EXERCISE DIRECTIONS – Return each line of the entries that holds the string "shop".

[Document images with source code]

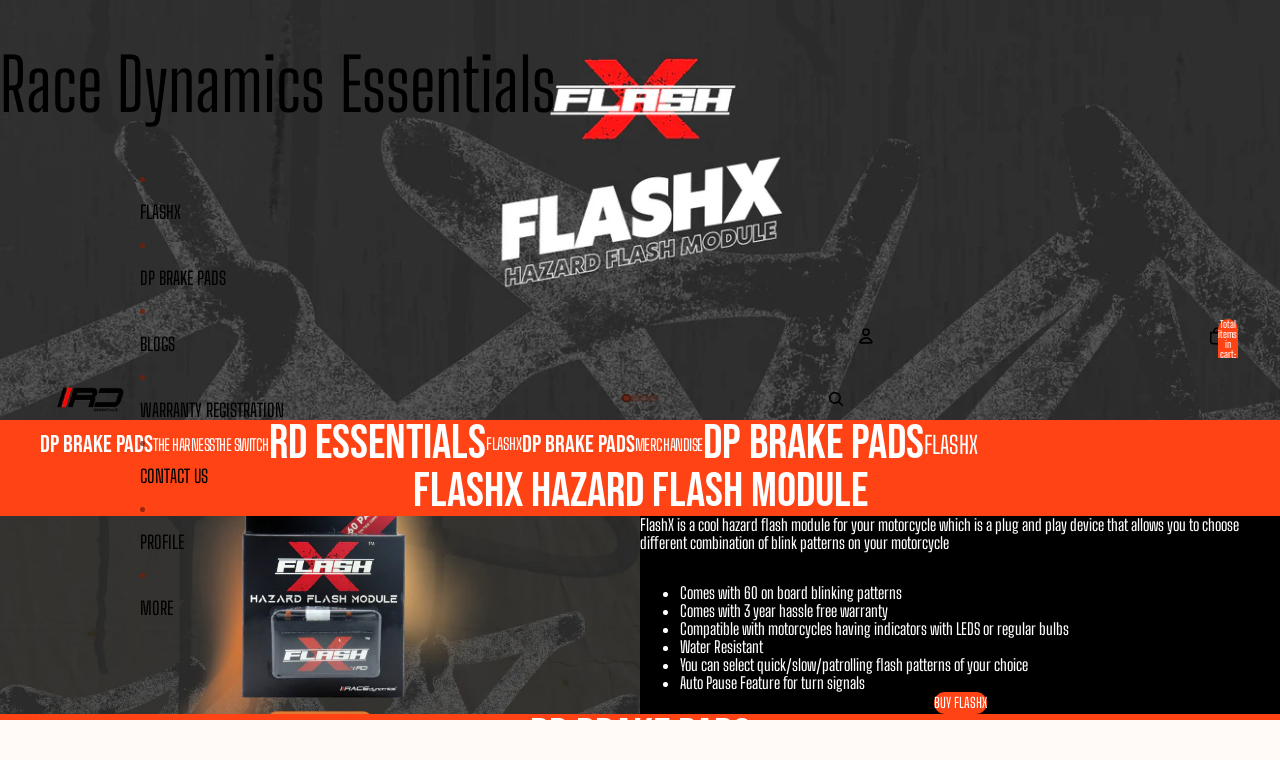

--- FILE ---
content_type: text/javascript
request_url: https://rdessentials.com/cdn/shop/t/10/assets/events.js?v=147926035229139604561767609481
body_size: -37
content:
export class ThemeEvents{static variantSelected="variant:selected";static variantUpdate="variant:update";static cartUpdate="cart:update";static cartError="cart:error";static mediaStartedPlaying="media:started-playing";static quantitySelectorUpdate="quantity-selector:update";static megaMenuHover="megaMenu:hover";static zoomMediaSelected="zoom-media:selected";static discountUpdate="discount:update";static FilterUpdate="filter:update"}export class VariantSelectedEvent extends Event{constructor(resource){super(ThemeEvents.variantSelected,{bubbles:!0}),this.detail={resource}}}export class VariantUpdateEvent extends Event{constructor(resource,sourceId,data){super(ThemeEvents.variantUpdate,{bubbles:!0}),this.detail={resource:resource||null,sourceId,data:{html:data.html,productId:data.productId,newProduct:data.newProduct}}}}export class CartAddEvent extends Event{constructor(resource,sourceId,data){super(CartAddEvent.eventName,{bubbles:!0}),this.detail={resource,sourceId,data:{...data}}}static eventName=ThemeEvents.cartUpdate}export class CartUpdateEvent extends Event{constructor(resource,sourceId,data){super(ThemeEvents.cartUpdate,{bubbles:!0}),this.detail={resource,sourceId,data:{...data}}}}export class CartErrorEvent extends Event{constructor(sourceId,message,description,errors){super(ThemeEvents.cartError,{bubbles:!0}),this.detail={sourceId,data:{message,errors,description}}}}export class QuantitySelectorUpdateEvent extends Event{constructor(quantity,cartLine){super(ThemeEvents.quantitySelectorUpdate,{bubbles:!0}),this.detail={quantity,cartLine}}}export class DiscountUpdateEvent extends Event{constructor(resource,sourceId){super(ThemeEvents.discountUpdate,{bubbles:!0}),this.detail={resource,sourceId}}}export class MediaStartedPlayingEvent extends Event{constructor(resource){super(ThemeEvents.mediaStartedPlaying,{bubbles:!0}),this.detail={resource}}}export class SlideshowSelectEvent extends Event{constructor(data){super(SlideshowSelectEvent.eventName,{bubbles:!0}),this.detail=data}detail;static eventName="slideshow:select"}export class ZoomMediaSelectedEvent extends Event{constructor(index){super(ThemeEvents.zoomMediaSelected,{bubbles:!0}),this.detail={index}}}export class MegaMenuHoverEvent extends Event{constructor(){super(ThemeEvents.megaMenuHover,{bubbles:!0})}}export class FilterUpdateEvent extends Event{constructor(queryParams){super(ThemeEvents.FilterUpdate,{bubbles:!0}),this.detail={queryParams}}shouldShowClearAll(){return[...this.detail.queryParams.entries()].filter(([key])=>key.startsWith("filter.")).length>0}}
//# sourceMappingURL=/cdn/shop/t/10/assets/events.js.map?v=147926035229139604561767609481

WRITTEN RESPONSE –
request_url: https://rdessentials.com/cdn/shop/t/10/assets/events.js?v=147926035229139604561767609481
//# sourceMappingURL=/cdn/shop/t/10/assets/events.js.map?v=147926035229139604561767609481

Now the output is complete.